Meghan Markle divides the internet with new British accent
She's well and truly in the midst of princess training, but a recent incident has some wondering whether Meghan Markle's transformation into a royal has left her with an instant British accent as well.
Meghan stepped out with fiancé Prince Harry at an event Scotland last week, when a fan named Carolyn Chisholm handed the American-born actress a batch of heart-shaped potato scones.
Carolyn's 70-year-old mother, Lynda Clark, was also in attendance and told reporters that when Suits star Meghan - who moved to Toronto in 2011 to film her hit show - handed the package to her assistant, she pronounced 'scone' with a short 'o', rhyming with 'gone' rather than the long 'o' sound in 'bone'.
Social media reacted.
Is anyone really that surprised to hear that Meghan Markle possibly pronounced scone like “gone?” I love me some Meghan and Harry, but...exactly.
— Hornblower (@HornIsBlown) February 14, 2018
At the end of the day, she is an actress. Sorry, actor.
— Ballix (@Ballix66) February 14, 2018
However, Stefan Dollinger, associate professor of English at the University of British Columbia, tells Yahoo Lifestyle that the short 'o' is the Canadian pronunciation. So it’s possible that Meghan was vocalising the word out of habit, as she would at her local coffeeshop in Toronto.

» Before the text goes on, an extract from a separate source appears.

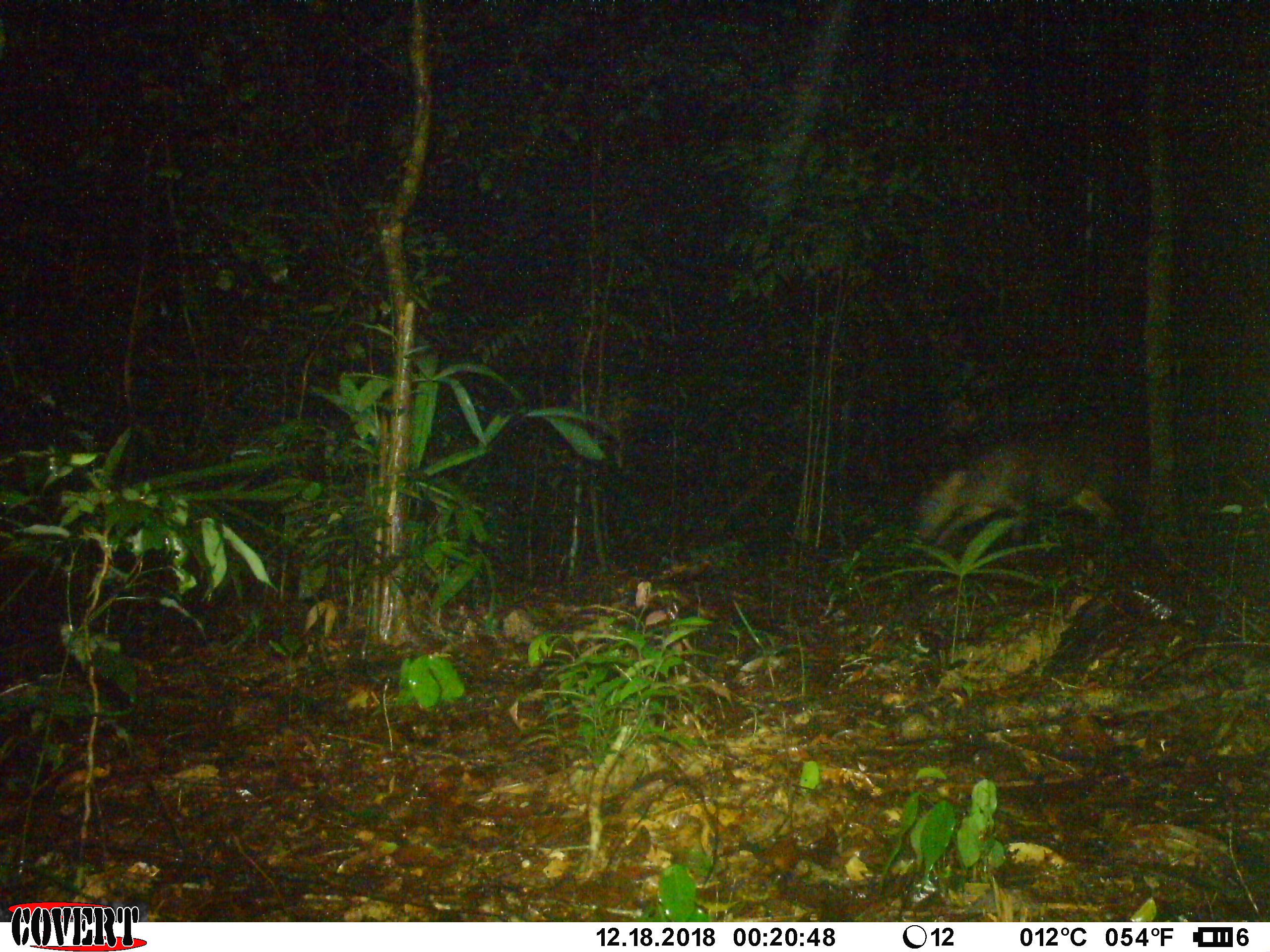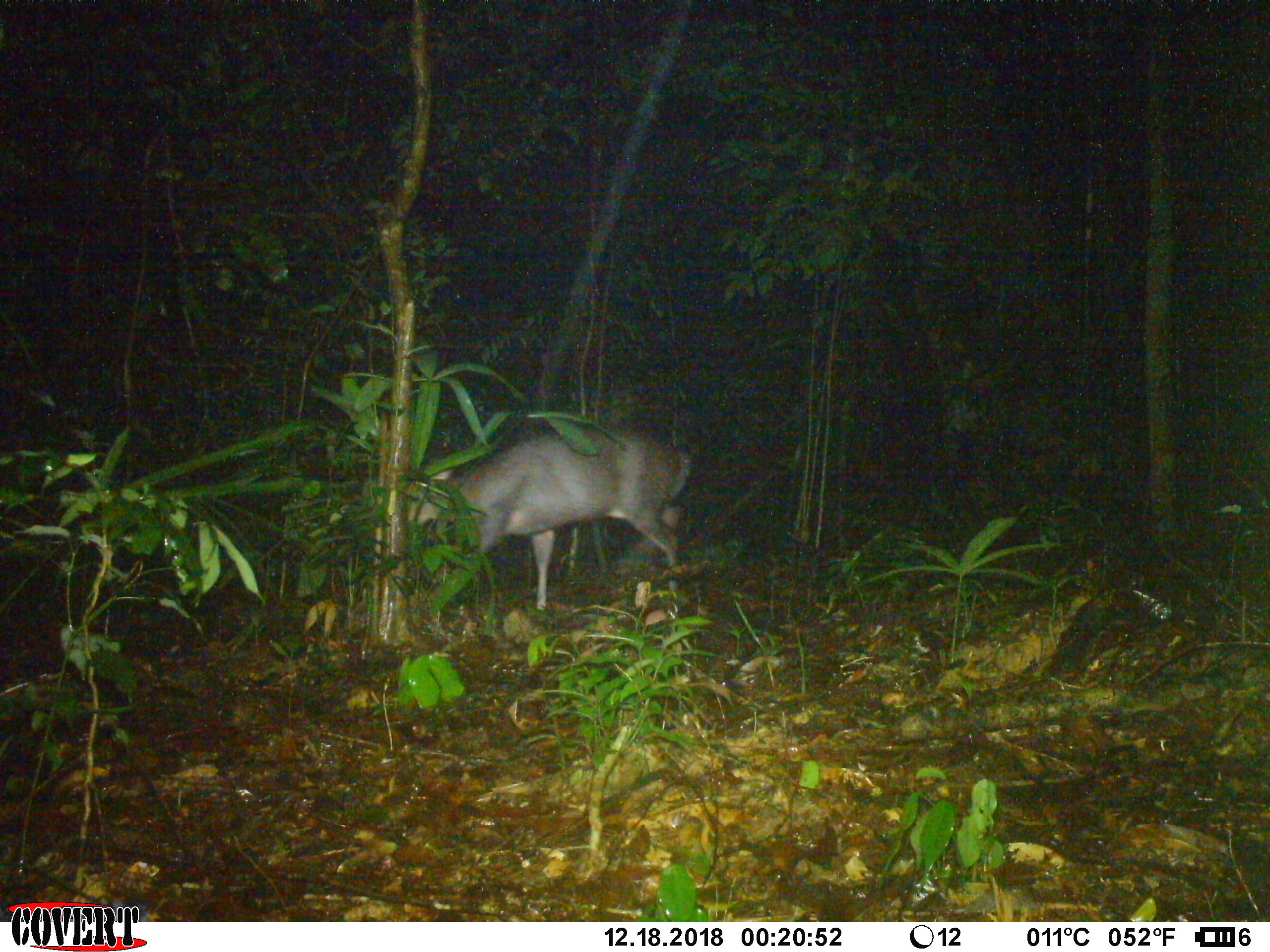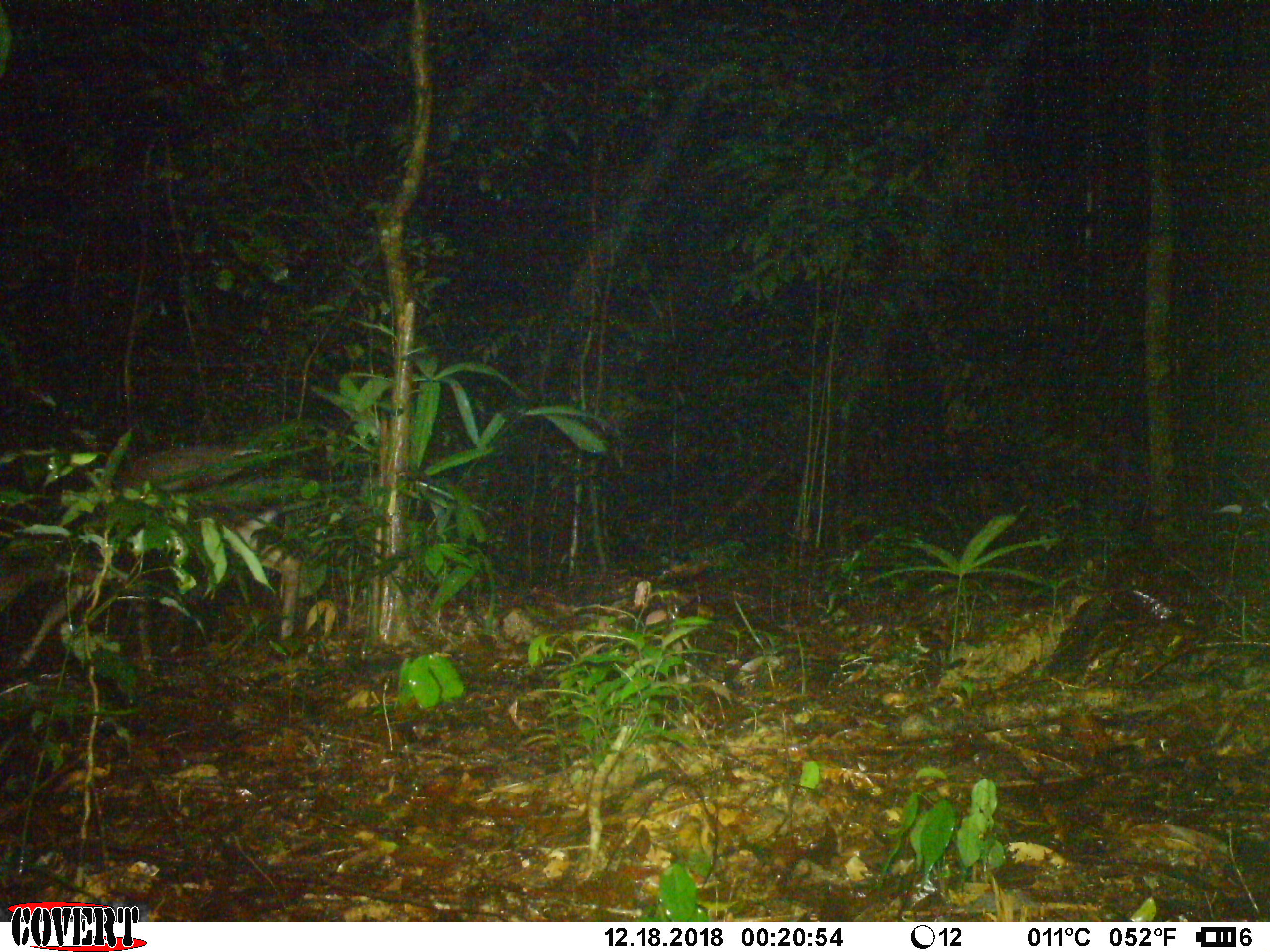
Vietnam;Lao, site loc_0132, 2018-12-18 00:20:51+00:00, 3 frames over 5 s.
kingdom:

And either version of the word could fly from the mouth of a Brit - a 2016 YouGov poll found that 51 percent of Brits pronounce the word to sound like 'gone' and 42 percent to sound like 'bone'.
What’s more, according to the Daily Mail, scone is pronounced with both a short or long 'o' in various parts of the United Kingdom, so Meghan's usage was a safe bet in both England, Canada, and Scotland.
It’s possible that Markle will pick up a British dialect now that she’s moved to England ahead of her May wedding.
When Madonna moved to London with her British ex-husband Guy Ritchie, she picked up an English accent. And Lindsay Lohan, who has been spending lots of time abroad, made headlines with a curious new accent that one study dubbed the 'echo effect'.
“She is making herself as the person with whom she is speaking with,” study author Wojciech Kulesza told Vanity Fair.
“Why do we do it? Liking is not the only goal. Mimicry — imitating behavior — is described as unconscious tendency to create bonds with others, a social glue which bonds us to other people. It seems it is imprinted in our nature.”